Patient safety is being recognized worldwide and is considered a challenge for healthcare organizations. The process recognizes the health institution that complies with standards established to strengthen the continuous quality improvement. Some requirements include the six International Patient Safety Goals, defined as: Correct identification of patients; Effective Communication; Safety of the use of high-alert medications; Safe surgery; Reduction of health care-associated infections and Prevention of risks of patient harm resulting from falls . The International Patient Safety Goals strengthen the accreditation process, in addition to a well-defined safety culture, with care quality and aggregating the Hospital Accreditation, which cannot result only from processes, but from training professionals to alleviate human suffering . Implementing patient safety aims to reduce unnecessary risks and allow for the institution to achieve success during the hospital accreditation, among other benefits, especially to the patient.3 The search performed showed that, among the safety goals that most interfere in the accreditation of institutions, there stand out the failure of communication, lack of management of medications and HAIs, whose main cause in the non-adherence to hand hygiene. These risks are part of the care process, whose non-adherence is often justified by the overload at work, conflicts between professionals, ineffective communication, incorrect dimensioning, lack of support from the management and inexistence of a specific service to patient safety within the institutions . Study 12 affirm that accreditation focuses on care quality, promoting strategic actions that encompass an entire institution, optimizing resources and reducing health care-related risks.
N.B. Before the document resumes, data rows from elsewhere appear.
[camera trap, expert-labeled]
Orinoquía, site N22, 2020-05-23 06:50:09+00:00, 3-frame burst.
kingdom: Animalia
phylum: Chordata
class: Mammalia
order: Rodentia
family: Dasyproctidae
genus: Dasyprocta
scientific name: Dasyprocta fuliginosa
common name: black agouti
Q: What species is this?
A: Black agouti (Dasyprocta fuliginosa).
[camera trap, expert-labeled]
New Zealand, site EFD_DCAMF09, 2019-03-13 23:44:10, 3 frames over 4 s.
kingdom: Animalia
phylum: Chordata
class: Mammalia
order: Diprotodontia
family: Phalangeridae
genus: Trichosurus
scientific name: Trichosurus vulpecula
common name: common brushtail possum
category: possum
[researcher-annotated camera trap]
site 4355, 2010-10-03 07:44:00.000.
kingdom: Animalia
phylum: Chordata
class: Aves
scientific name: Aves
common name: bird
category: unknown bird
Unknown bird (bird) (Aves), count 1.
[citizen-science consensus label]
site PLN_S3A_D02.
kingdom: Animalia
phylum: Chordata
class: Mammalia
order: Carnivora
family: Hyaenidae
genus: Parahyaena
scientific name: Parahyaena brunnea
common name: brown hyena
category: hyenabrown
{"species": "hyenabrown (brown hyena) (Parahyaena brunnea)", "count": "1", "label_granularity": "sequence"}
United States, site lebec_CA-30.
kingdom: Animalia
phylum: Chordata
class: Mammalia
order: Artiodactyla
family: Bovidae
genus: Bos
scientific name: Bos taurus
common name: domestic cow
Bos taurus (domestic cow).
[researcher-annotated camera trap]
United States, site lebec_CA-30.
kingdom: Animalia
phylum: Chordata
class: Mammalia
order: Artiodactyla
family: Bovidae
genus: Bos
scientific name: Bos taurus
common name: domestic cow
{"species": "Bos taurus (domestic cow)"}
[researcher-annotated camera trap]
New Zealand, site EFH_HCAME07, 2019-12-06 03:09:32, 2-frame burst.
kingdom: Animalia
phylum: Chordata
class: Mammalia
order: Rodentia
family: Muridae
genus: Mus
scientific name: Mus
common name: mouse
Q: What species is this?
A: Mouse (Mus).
The deployment of patient safety in the institutions must be beyond the goal of accreditation, including the qualification of professionals and reduction of patient harm .
This review showed that the publication of articles about health accreditation has increased, highlighting the year 2017. In relation to the language of articles, there is little publication of international articles, which represents a limitation in the search of the current research. The most common non-conformities that make the health institution not to be accredited are: non-qualification of employees; lack of support from the management; absence of a service of risk management and non-adoption of protocols for patient safety, focusing on the lack of communication between health professionals and/or team and patient, failure in the management of medications and non-implementation of proper hand hygiene, contributing to increasing HAIs.
This study is relevant not only to nursing but also to the entire multidisciplinary teams, in which everyone must be engaged in the accreditation process, since it contributes to professionals to seek the implementation of appropriate measures in order to be accredited, once failure reflects weaknesses in the accreditation process of health institutions. It is necessary to understand and recognize the growing need to address the theme in the training of health and management professionals regarding the contemplative variables of the accreditation process. As well as the relevance of developing effective actions that guarantee the maintenance of the institution’s with a view to offering excellent and safe assistance processes.